TASK BRIEF:
Recast the listing below as a numbered list, leaving out blank lines. Start with the line containing "As this photo" and go on through the end of the listing.

EXTRACTED DATA:
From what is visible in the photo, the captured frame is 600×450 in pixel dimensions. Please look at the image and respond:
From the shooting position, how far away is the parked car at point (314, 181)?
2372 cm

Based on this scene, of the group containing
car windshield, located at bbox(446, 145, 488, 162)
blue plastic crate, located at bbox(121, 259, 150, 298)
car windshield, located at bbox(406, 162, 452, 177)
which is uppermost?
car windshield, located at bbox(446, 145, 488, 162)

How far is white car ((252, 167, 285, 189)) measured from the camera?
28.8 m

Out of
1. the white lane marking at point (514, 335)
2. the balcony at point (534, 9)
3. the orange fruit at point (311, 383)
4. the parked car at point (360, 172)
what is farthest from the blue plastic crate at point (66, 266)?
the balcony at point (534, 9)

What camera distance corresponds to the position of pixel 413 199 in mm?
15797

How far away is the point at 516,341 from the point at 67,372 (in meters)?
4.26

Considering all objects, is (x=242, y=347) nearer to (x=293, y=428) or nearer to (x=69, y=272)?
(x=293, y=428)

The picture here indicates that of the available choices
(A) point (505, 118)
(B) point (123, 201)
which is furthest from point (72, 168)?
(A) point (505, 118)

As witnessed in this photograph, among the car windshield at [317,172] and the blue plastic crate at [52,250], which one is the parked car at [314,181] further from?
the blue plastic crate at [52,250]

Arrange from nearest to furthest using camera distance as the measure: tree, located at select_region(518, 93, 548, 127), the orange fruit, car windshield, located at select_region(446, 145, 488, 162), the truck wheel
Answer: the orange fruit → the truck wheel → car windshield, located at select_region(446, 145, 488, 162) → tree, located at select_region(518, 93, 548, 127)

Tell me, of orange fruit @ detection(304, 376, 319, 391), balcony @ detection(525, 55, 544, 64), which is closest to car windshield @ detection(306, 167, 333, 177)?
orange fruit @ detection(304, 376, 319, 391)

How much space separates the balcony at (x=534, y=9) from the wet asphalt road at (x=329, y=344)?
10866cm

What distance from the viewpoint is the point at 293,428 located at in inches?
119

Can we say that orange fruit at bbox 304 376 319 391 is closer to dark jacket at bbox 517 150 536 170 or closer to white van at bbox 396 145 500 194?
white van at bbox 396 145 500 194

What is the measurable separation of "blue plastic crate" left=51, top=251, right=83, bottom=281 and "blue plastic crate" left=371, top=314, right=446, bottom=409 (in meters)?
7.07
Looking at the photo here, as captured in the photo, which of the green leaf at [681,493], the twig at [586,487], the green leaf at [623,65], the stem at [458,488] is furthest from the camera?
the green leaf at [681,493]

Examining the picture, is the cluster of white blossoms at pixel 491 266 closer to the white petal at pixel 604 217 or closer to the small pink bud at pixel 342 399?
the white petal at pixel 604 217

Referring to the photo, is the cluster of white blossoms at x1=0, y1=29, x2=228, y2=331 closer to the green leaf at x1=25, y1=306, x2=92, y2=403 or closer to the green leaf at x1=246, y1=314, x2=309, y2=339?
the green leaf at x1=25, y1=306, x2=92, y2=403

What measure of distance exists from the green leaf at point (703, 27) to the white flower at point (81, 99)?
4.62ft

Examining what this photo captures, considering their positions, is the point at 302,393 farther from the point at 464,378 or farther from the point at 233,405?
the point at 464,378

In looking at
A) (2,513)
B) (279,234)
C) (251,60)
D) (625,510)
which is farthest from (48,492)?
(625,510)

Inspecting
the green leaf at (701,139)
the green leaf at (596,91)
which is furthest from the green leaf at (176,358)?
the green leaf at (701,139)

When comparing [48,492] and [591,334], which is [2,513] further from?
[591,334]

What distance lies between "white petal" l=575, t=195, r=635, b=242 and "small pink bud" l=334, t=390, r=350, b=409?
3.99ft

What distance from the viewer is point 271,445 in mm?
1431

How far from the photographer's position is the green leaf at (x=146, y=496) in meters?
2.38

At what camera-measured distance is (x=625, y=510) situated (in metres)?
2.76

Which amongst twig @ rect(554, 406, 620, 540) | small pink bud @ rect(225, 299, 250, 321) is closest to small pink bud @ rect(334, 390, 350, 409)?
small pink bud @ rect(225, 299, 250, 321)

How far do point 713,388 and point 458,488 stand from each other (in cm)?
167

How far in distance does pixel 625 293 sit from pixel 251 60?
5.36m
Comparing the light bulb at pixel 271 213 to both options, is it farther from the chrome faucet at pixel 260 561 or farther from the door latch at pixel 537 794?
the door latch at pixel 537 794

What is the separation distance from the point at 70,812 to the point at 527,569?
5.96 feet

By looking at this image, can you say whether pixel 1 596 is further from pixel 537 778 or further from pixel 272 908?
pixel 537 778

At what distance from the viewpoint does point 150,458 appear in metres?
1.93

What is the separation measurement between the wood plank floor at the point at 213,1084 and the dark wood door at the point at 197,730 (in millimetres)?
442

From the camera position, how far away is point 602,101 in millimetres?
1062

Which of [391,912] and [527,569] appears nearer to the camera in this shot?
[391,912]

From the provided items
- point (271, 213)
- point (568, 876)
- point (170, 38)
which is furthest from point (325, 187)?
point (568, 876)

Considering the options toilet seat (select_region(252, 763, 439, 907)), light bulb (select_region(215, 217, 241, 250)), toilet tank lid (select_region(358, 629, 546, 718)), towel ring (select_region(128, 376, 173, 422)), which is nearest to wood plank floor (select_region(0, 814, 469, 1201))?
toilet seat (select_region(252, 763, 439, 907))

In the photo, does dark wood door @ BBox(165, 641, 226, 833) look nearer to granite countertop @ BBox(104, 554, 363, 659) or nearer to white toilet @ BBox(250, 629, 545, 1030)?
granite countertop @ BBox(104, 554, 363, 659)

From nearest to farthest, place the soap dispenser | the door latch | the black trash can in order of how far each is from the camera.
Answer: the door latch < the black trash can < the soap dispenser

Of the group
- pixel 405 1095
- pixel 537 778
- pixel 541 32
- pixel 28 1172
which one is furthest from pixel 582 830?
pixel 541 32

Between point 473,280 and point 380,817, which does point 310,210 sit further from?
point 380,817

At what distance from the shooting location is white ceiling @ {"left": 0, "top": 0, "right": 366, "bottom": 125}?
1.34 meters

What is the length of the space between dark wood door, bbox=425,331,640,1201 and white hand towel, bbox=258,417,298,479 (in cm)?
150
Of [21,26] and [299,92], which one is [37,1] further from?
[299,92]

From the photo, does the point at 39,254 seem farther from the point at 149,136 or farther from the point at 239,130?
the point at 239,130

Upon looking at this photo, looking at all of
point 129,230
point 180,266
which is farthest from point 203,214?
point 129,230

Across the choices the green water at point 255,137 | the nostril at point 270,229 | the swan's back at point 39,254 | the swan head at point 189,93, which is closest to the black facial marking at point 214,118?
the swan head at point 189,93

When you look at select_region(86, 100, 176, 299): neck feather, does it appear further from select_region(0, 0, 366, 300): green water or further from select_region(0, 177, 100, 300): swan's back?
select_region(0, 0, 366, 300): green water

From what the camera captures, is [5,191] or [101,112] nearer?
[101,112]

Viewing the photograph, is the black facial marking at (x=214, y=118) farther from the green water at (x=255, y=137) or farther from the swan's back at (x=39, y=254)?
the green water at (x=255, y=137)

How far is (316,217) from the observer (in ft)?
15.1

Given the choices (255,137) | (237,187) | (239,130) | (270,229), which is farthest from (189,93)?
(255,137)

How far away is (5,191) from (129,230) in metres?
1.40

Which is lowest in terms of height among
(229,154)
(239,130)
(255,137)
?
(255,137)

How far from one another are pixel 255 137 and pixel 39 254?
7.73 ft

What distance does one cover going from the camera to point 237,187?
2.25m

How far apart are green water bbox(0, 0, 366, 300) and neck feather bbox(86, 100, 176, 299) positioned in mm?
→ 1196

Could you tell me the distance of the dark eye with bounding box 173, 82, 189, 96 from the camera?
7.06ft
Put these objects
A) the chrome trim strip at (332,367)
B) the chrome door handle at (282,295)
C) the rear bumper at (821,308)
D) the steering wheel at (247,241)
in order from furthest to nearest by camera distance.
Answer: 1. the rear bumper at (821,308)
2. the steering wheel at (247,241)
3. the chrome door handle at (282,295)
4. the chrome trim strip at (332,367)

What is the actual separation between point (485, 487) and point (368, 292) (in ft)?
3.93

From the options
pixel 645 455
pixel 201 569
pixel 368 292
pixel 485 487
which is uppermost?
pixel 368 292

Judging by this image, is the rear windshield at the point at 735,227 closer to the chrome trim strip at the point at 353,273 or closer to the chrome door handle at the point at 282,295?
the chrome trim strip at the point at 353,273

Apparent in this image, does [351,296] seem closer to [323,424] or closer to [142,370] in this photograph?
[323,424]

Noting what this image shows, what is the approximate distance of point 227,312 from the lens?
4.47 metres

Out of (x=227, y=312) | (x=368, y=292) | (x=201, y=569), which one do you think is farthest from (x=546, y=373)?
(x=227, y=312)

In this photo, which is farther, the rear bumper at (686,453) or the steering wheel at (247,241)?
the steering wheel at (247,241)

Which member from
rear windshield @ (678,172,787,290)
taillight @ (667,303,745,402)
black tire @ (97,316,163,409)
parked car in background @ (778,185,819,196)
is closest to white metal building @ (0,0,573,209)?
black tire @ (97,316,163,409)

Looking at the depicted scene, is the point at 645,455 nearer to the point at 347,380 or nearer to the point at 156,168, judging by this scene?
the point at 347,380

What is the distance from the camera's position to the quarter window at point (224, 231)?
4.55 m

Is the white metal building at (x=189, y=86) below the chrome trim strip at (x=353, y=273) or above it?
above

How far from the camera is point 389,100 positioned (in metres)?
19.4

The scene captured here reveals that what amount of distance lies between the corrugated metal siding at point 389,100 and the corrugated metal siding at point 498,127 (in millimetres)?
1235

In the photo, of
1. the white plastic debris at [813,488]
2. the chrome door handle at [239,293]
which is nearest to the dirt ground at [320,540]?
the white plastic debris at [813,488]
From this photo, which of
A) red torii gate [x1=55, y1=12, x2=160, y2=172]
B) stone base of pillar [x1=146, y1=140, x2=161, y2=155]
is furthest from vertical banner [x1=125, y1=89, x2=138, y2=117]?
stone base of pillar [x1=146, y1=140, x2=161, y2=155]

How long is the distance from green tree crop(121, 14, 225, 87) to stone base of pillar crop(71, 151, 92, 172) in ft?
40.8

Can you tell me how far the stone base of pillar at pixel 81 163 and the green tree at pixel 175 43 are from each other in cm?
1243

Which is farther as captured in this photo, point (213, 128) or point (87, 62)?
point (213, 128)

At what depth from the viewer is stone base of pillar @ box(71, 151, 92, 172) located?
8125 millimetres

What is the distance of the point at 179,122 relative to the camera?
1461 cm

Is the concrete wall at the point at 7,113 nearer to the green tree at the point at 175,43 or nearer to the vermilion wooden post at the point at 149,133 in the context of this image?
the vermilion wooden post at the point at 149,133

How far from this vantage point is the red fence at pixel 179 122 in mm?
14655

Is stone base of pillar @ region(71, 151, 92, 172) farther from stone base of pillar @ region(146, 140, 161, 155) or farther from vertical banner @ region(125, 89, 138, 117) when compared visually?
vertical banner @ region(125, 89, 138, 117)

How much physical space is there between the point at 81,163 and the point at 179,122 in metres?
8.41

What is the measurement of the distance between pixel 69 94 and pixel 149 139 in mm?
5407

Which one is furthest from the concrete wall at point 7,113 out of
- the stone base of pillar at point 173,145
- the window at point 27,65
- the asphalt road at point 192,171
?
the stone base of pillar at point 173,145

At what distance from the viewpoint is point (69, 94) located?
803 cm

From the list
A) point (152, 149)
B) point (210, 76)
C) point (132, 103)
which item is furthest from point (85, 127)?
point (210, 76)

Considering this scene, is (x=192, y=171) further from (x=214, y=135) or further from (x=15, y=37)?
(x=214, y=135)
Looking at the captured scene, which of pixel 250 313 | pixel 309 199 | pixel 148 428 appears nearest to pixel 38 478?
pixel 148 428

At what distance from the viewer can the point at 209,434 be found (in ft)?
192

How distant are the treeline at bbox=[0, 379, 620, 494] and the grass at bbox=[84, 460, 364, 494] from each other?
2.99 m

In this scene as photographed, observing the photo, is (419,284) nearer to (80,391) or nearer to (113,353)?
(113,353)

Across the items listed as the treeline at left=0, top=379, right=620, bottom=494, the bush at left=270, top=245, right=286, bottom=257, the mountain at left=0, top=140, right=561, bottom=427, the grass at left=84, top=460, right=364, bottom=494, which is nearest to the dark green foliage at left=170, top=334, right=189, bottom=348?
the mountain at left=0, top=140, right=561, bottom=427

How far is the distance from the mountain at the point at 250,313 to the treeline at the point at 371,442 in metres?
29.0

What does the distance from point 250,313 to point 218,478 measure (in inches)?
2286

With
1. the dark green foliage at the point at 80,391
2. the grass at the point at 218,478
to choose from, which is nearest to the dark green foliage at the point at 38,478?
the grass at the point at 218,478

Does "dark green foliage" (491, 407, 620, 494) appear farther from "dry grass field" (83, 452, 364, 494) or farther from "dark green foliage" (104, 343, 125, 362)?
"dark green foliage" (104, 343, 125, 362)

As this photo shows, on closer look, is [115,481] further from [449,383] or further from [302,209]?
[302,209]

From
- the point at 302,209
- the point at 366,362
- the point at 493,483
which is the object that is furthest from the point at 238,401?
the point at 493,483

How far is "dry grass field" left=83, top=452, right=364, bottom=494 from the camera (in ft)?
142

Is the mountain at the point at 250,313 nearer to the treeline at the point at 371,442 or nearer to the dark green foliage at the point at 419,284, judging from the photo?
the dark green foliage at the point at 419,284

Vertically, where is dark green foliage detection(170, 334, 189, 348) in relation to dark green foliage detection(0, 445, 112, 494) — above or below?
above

FINISHED TASK:
1. As this photo shows, on closer look, is [115,481] further from [449,383] or further from [302,209]?
2. [302,209]
3. From
4. - the point at 302,209
5. - the point at 366,362
6. - the point at 493,483
7. which is the object that is furthest from the point at 238,401?
8. the point at 493,483
9. How far is "dry grass field" left=83, top=452, right=364, bottom=494 from the camera (in ft)?
10. 142
11. Is the mountain at the point at 250,313 nearer to the treeline at the point at 371,442 or nearer to the dark green foliage at the point at 419,284, judging from the photo?
12. the dark green foliage at the point at 419,284
13. Vertically, where is dark green foliage detection(170, 334, 189, 348) in relation to dark green foliage detection(0, 445, 112, 494) — above or below?
14. above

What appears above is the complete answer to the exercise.